Other statistics gathered during simulation can be found in Figure 4 where the utilization of host DSP ALUs is shown. We can see that the .D unit, used for load-store operations, has significantly reduced utilization. Similarly the .S unit used for integer computation and control register file accesses is reduced dramatically as well. Finally, the .M unit used for multiplication drops to zero, as would be expected when all dot product computation is offloaded to the FPGA. While these results are as to be expected, it is interesting to note that in the presence of FPGA compute elements, it may be beneficial to utilize function unit gating in certain host DSP architectures, or to perhaps overlap computation amongst both the FPGA and DSP. Other statistics gathered and reported at simulation time, but not visualized in this paper for sake of brevity, are: bus utilization, arbitration policy and contention statistics, DMA engine utilization and activity, FPGA activity as well as compute latencies and dynamic data transfer latencies, instruction and data level parallelism tradeoffs in the input appliction, host processor dynamic ISA utilization and dynamic runtime profiling of the input application. All of these statistics are modelled at the granularity of clock cycles and reported to the user.
V. CONCLUSIONS
This paper presents extensions to the Spinach simulation environment for modelling heterogeneous DSP/FPGA based reconfigurable embedded architectures. Specifically, support for bit true, cycle accurate DSP cores, fine grained and coarse grained FPGA based compute elements is presented.

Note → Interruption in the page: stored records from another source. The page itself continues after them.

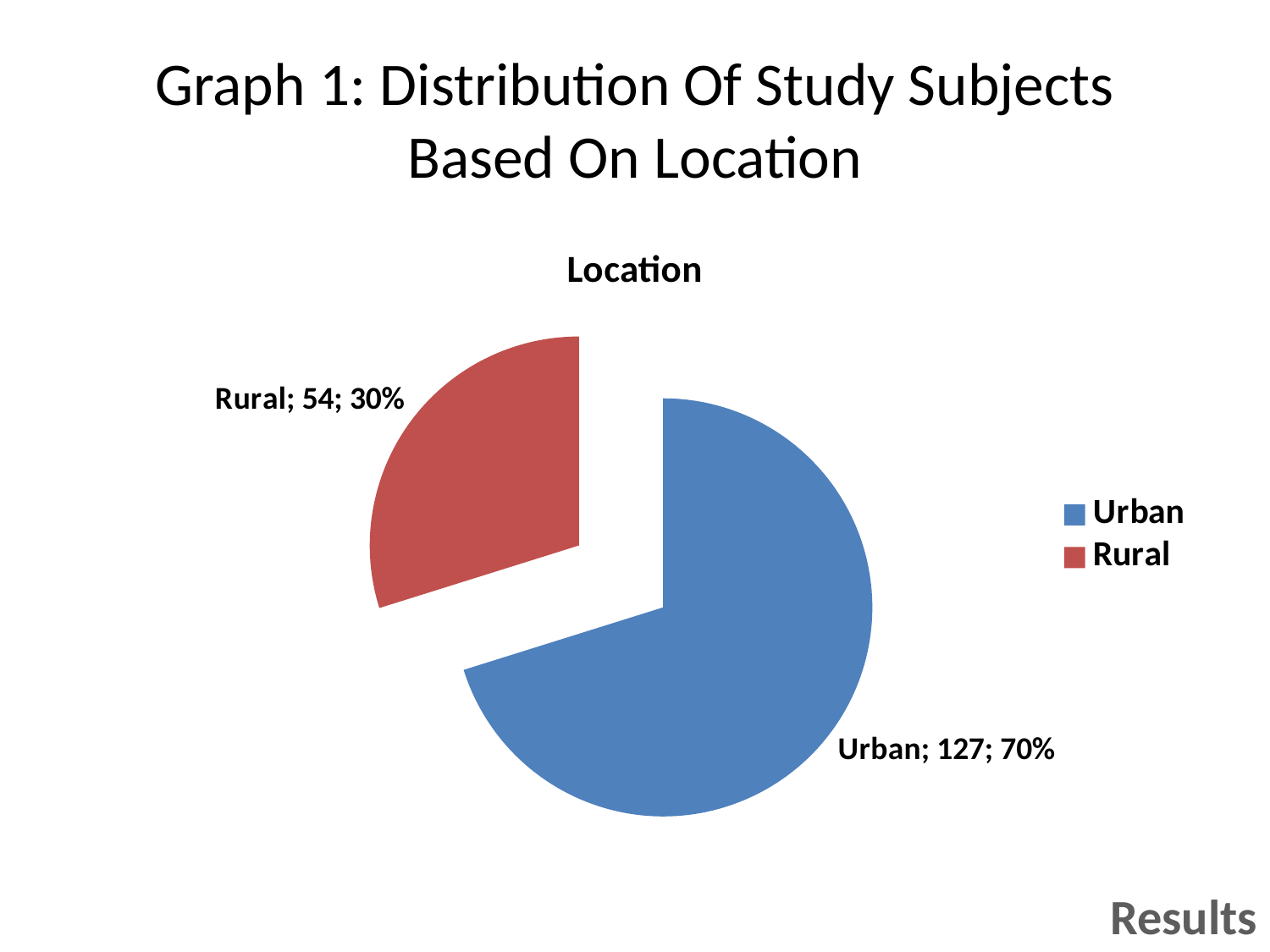
How many study subjects are from Urban locations? 127 What percentage of study subjects are from Rural locations? 30% Which has more study subjects, Urban or Rural? Urban How many slices does the pie chart have? 2 How many study subjects are from Rural locations? 54 What type of chart is shown on the slide? pie chart What is the difference between the number of Urban and Rural study subjects? 73 Which location category has the largest number of study subjects? Urban Which location category has the smallest number of study subjects? Rural What is the total number of study subjects shown in the pie chart? 181 What is the title shown directly above the pie chart? Location What share of the pie does the Urban slice represent? 70%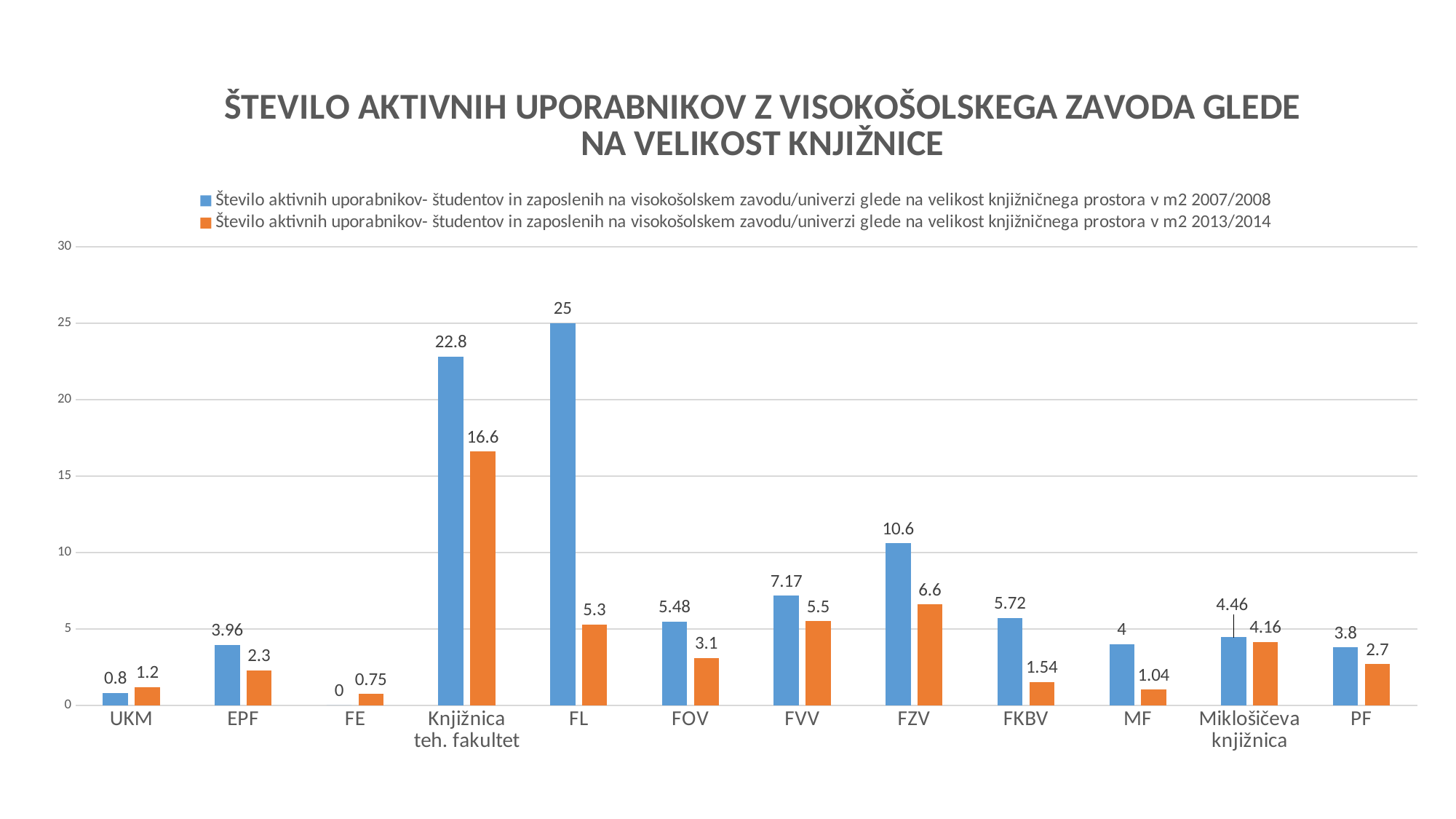
Which category has the lowest 2013/2014 value? FE Which is larger for UKM: the 2007/2008 value or the 2013/2014 value? 2013/2014 What is the 2007/2008 value for FL? 25 Is the 2007/2008 value for Knjižnica teh. fakultet greater or less than 20? greater How many categories are shown on the x axis? 12 What kind of chart is shown on the slide? bar chart How many series does the legend list? 2 Which category has the highest 2007/2008 value? FL What is the 2013/2014 value for FKBV? 1.54 What colour represents the 2013/2014 series? orange What is the 2013/2014 value for Knjižnica teh. fakultet? 16.6 What is the difference between the 2007/2008 and 2013/2014 values for FZV? 4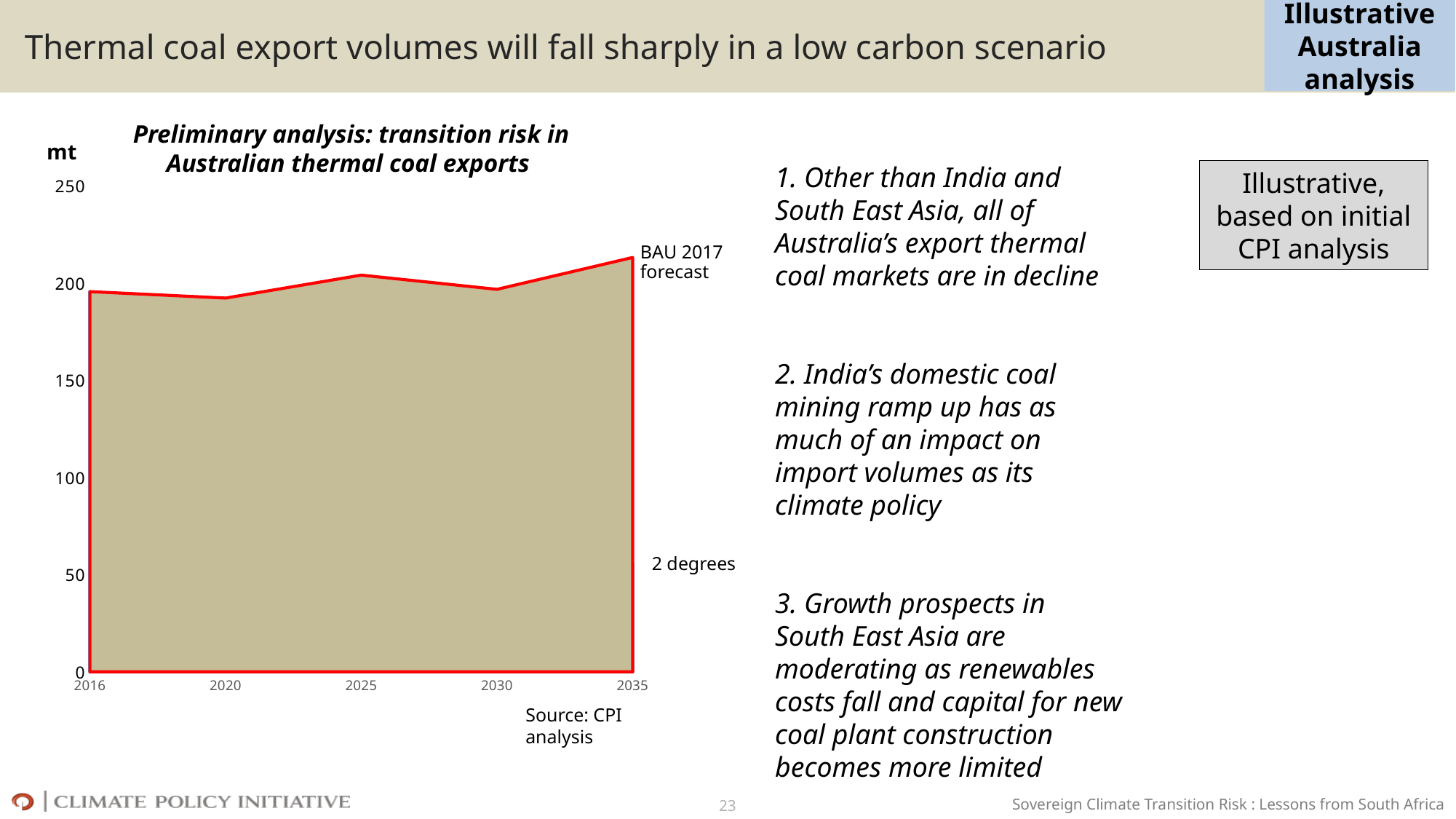
What is the first year shown on the x axis of the chart? 2016 What kind of chart is shown on the slide? Area chart What is the highest value labelled on the y axis of the chart? 250 Is the value for 2030 greater or less than 150? greater Is the value for 2020 greater or less than 200? less Is the value for 2035 greater or less than 200? greater What unit is shown on the y axis of the chart? mt Which year has the highest value on the BAU 2017 forecast line? 2035 Does the BAU 2017 forecast line overall rise or fall from 2016 to 2035? rise How many years are labelled on the x axis of the chart? 5 What is the title of the chart? Preliminary analysis: transition risk in Australian thermal coal exports Which is larger, the value for 2035 or the value for 2020? 2035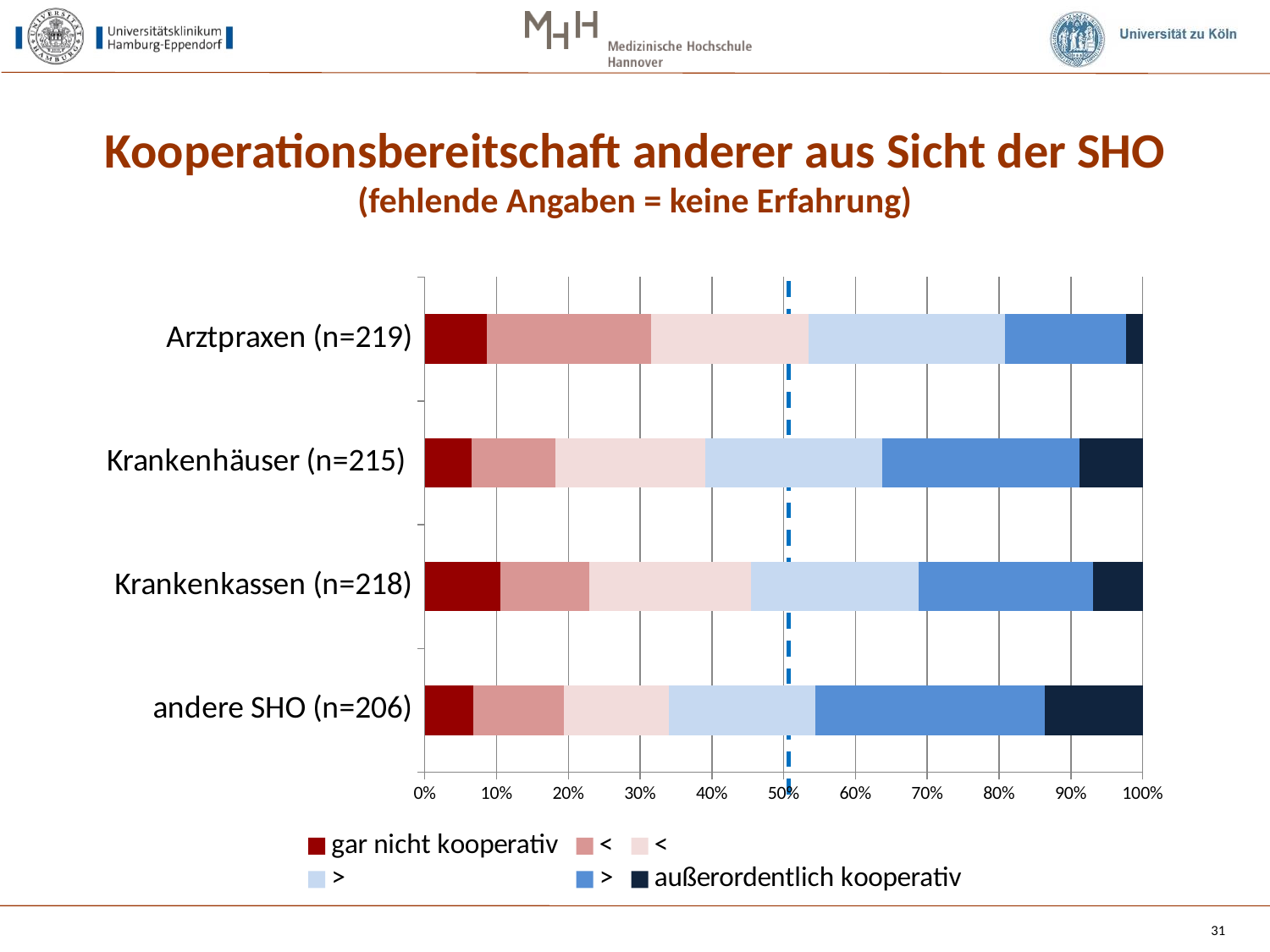
Which category has the largest 'außerordentlich kooperativ' (dark blue) segment? andere SHO (n=206) What is the sample size (n) given for Krankenhäuser? 215 What is the title of the chart on the slide? Kooperationsbereitschaft anderer aus Sicht der SHO What kind of chart is shown on the slide? stacked bar chart Is the combined share of the three red (less cooperative) segments for Arztpraxen greater or less than 50%? greater Is the 'gar nicht kooperativ' value for Krankenhäuser greater or less than 10%? less Is the 'gar nicht kooperativ' segment larger for Krankenkassen or for Krankenhäuser? Krankenkassen How many categories (groups) are plotted on the chart? 4 Which category has the smallest 'außerordentlich kooperativ' (dark blue) segment? Arztpraxen (n=219) How many series does the legend list? 6 What is the first entry in the chart legend? gar nicht kooperativ What is the sample size (n) given for andere SHO? 206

As an illustrative case study, the toolset is used to investigate the benefits of computational offloading various matrix multiplication kernels in heterogeneous DSP/FPGA based system on a chip architectures. In doing this, performance gains of approximately 90% are shown to be achieved using both coarse grained FPGA compute engines in tandem with modern DSP cores. Additionally, insights into total system on a chip performance are presented that are only apparent when modelling no only computational elements in the system, but overall chip interconnect and memory system.